Biden addressed reporters at the conclusion of the G7 summit in the United Kingdom and reportedly said, “Yes, I’m open to it” when asked about the possibility of an extradition swap of hackers between the US and Russia, even going so far as to call it a potentially “positive” arrangement. Well, another circus show.
The President’s “handlers” made it clear on Sunday that no “swaps” between the two former Cold War adversaries were planned in the near future, almost immediately after this brief moment of free-thinking. This has, predictably, left many people confused as to who was in authority in the White House. It also appears that world leaders are more dismissive of Biden, which might stifle American diplomatic effectiveness on the global stage.
According to the Interfax News Agency, Putin stated, “If we agree to extradite criminals, then, of course, Russia will do so, and we will do so, but only if the other side, in this case, the United States, agrees to do the same and extradites the criminals in question to the Russian Federation.”

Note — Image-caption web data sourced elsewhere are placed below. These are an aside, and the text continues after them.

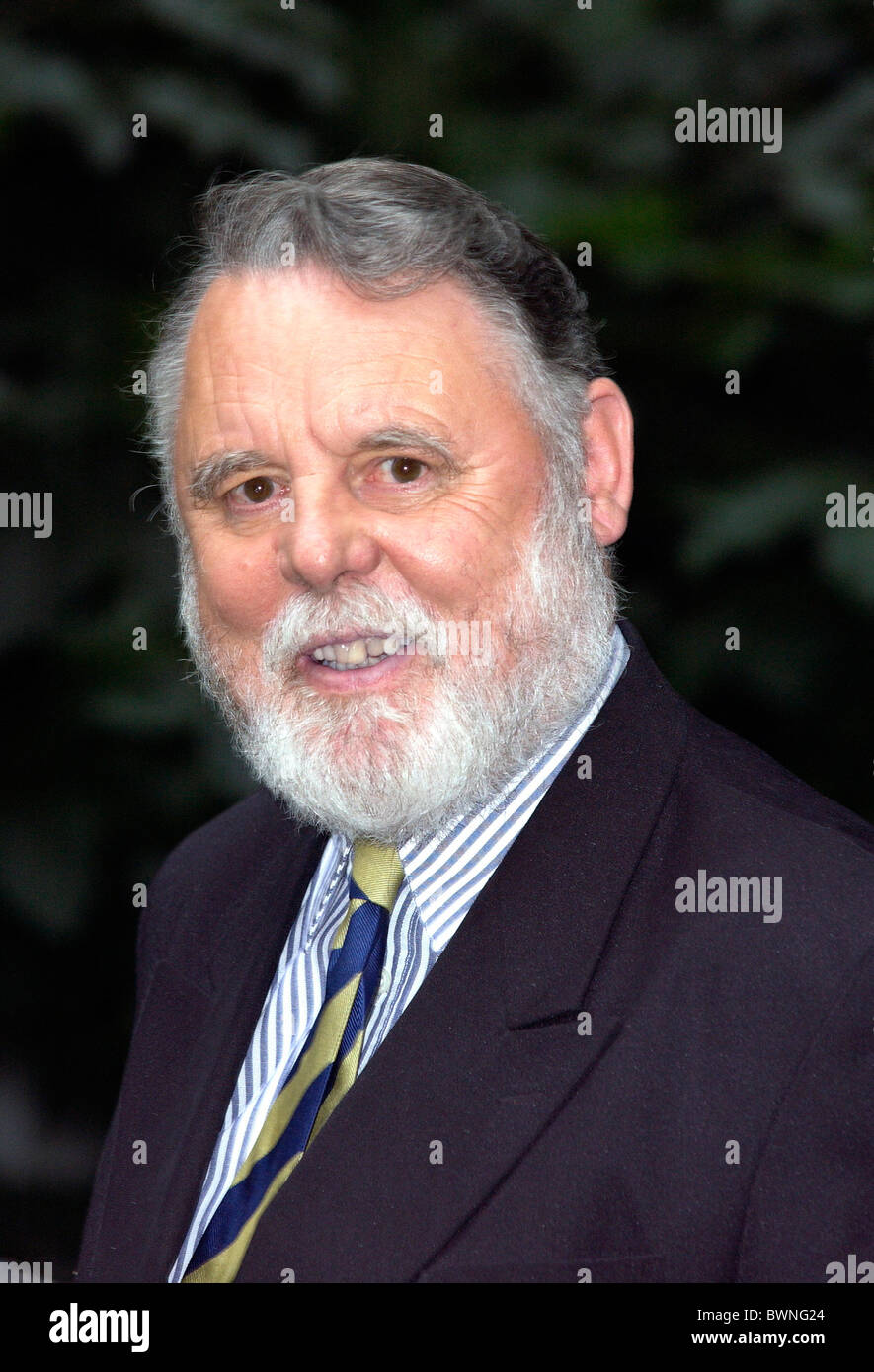 Celebrities party in fashionable Chelsea - Sir Terry Waite, former Beirut hostage. - Stock Image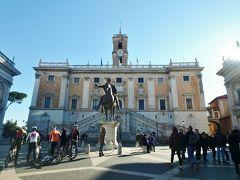 ミケランジェロが設計したカンピドーリオ広場にやってきました。 カピトリーニ美術館はこの広場に面して立っています。 広場の奥が市庁舎、左右の建物が美術館です。 広場中央にはマルクス・アウレリウスの騎馬像のレプリカがありますが、本物は美術館の中で見られます。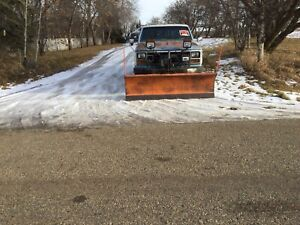 1981 Ford  3/4 ton truck with snow blade
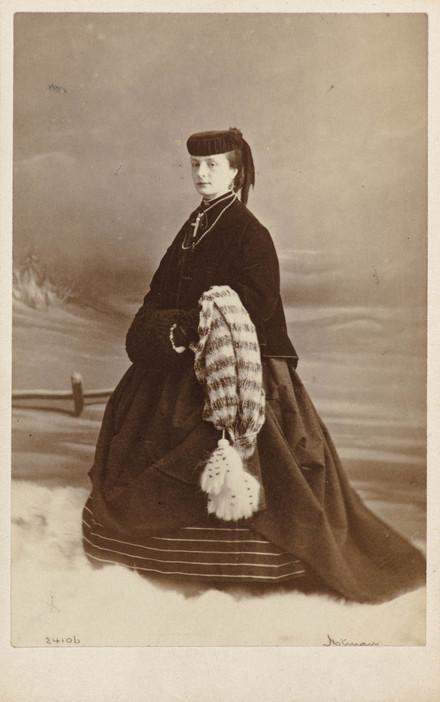 Mlle M. L. Hall, en costume d'hiver, de l'album de la famille Massue-LeMoine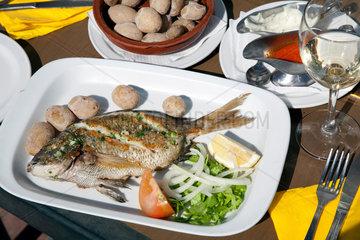 Las Playitas  Spanien  gegrillte Dorade mit den typischen kanarischen Kartoffeln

President Biden said, in regards to the issue: ‘
Yes, I’m open to, if there are crimes committed against Russia, then, in fact, people committing those crimes are being harbored in the United States, I’m committing to holding them accountable.’ But while flying from Brussels to London, National Security Advisor Jake Sullivan attempted to clear the air denying that Biden was contemplating a ‘swap.’ According to Sullivan, ‘What the president was responding to in the affirmative was not the specific proposal of the exchange of cybercriminals,.’ Instead, in a smoke show of semantics, Sullivan said that ‘What he [Biden] was saying was that if Vladimir Putin wants to come and say I‘m prepared to make sure that cybercrimes will be held accountable, Joe Biden is perfectly willing to say cybercriminals will be held accountable in America because they already are,.’
The American public may be confused, given that the regime has been in power for less than a year.